Can you reproduce all of the data below word for word, leaving out the pictures?

• Dataset entries:
--- BEGIN ---

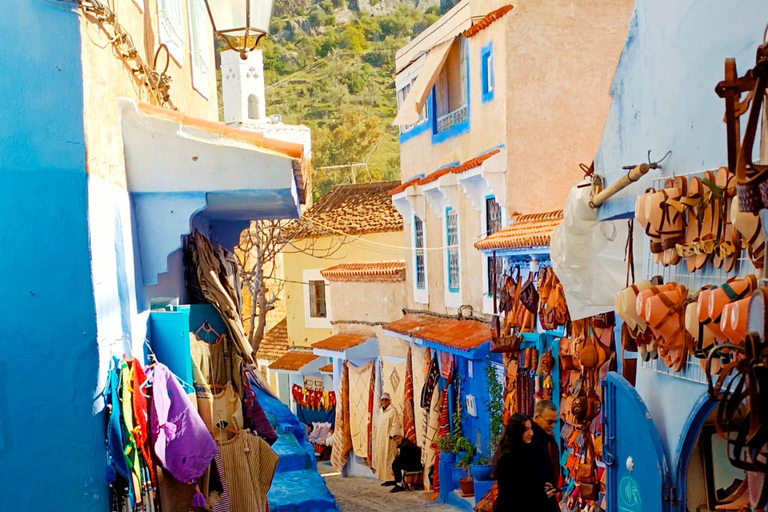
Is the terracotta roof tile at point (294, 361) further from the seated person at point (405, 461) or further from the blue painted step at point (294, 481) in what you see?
the blue painted step at point (294, 481)

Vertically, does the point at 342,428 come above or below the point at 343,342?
below

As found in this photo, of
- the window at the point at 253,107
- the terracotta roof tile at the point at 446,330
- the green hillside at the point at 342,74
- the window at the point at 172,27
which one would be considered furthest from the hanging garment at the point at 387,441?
the green hillside at the point at 342,74

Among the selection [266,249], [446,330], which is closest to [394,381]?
[266,249]

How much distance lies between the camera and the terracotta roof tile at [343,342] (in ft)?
77.0

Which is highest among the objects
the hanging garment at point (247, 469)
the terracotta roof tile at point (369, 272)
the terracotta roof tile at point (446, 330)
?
the terracotta roof tile at point (369, 272)

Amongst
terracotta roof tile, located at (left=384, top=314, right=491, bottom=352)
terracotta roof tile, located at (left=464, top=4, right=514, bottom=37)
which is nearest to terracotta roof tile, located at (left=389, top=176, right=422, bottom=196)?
terracotta roof tile, located at (left=384, top=314, right=491, bottom=352)

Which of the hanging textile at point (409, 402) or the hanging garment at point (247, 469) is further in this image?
the hanging textile at point (409, 402)

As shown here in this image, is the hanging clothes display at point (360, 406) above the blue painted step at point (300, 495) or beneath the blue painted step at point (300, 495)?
beneath

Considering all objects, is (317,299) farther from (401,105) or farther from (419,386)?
(401,105)

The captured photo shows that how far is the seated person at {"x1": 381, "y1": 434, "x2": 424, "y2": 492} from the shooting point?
1886cm

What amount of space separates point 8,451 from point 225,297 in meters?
3.46

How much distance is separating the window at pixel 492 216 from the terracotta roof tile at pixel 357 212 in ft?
37.0

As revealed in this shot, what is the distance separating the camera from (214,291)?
351 inches

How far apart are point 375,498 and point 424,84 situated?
8038mm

--- END ---

• Result of the exercise:
Is the terracotta roof tile at point (294, 361) further from the seated person at point (405, 461) or further from the blue painted step at point (294, 481) in what you see?
the blue painted step at point (294, 481)

Vertically, does the point at 342,428 come above or below the point at 343,342?
below

As found in this photo, of
- the window at the point at 253,107
- the terracotta roof tile at the point at 446,330
- the green hillside at the point at 342,74
- the window at the point at 172,27
which one would be considered furthest from the hanging garment at the point at 387,441?
the green hillside at the point at 342,74

Among the selection [266,249], [446,330], which is closest to [394,381]?
[266,249]

How much distance lies between the camera and the terracotta roof tile at [343,342] (in ft)?
77.0

Which is highest among the objects
the hanging garment at point (247, 469)
the terracotta roof tile at point (369, 272)
the terracotta roof tile at point (446, 330)
?
the terracotta roof tile at point (369, 272)

Amongst
terracotta roof tile, located at (left=384, top=314, right=491, bottom=352)
terracotta roof tile, located at (left=464, top=4, right=514, bottom=37)
which is nearest to terracotta roof tile, located at (left=389, top=176, right=422, bottom=196)?
terracotta roof tile, located at (left=384, top=314, right=491, bottom=352)

Which of the hanging textile at point (409, 402) or the hanging garment at point (247, 469) is further in this image?
the hanging textile at point (409, 402)

As shown here in this image, is the hanging clothes display at point (360, 406) above the blue painted step at point (300, 495) or beneath the blue painted step at point (300, 495)?
beneath

Considering all objects, is (317,299) farther from (401,105) or farther from (419,386)?
(401,105)

The captured photo shows that how far is the seated person at {"x1": 381, "y1": 434, "x2": 424, "y2": 492} from the shooting point?
1886cm

What amount of space separates point 8,451 from point 225,297 in meters?
3.46

How much distance is separating the window at pixel 492 216 from the terracotta roof tile at pixel 357 212 in ft?
37.0

As revealed in this shot, what is the distance separating the camera from (214,291)?
351 inches

How far apart are point 375,498 and point 424,84 situated?
8038mm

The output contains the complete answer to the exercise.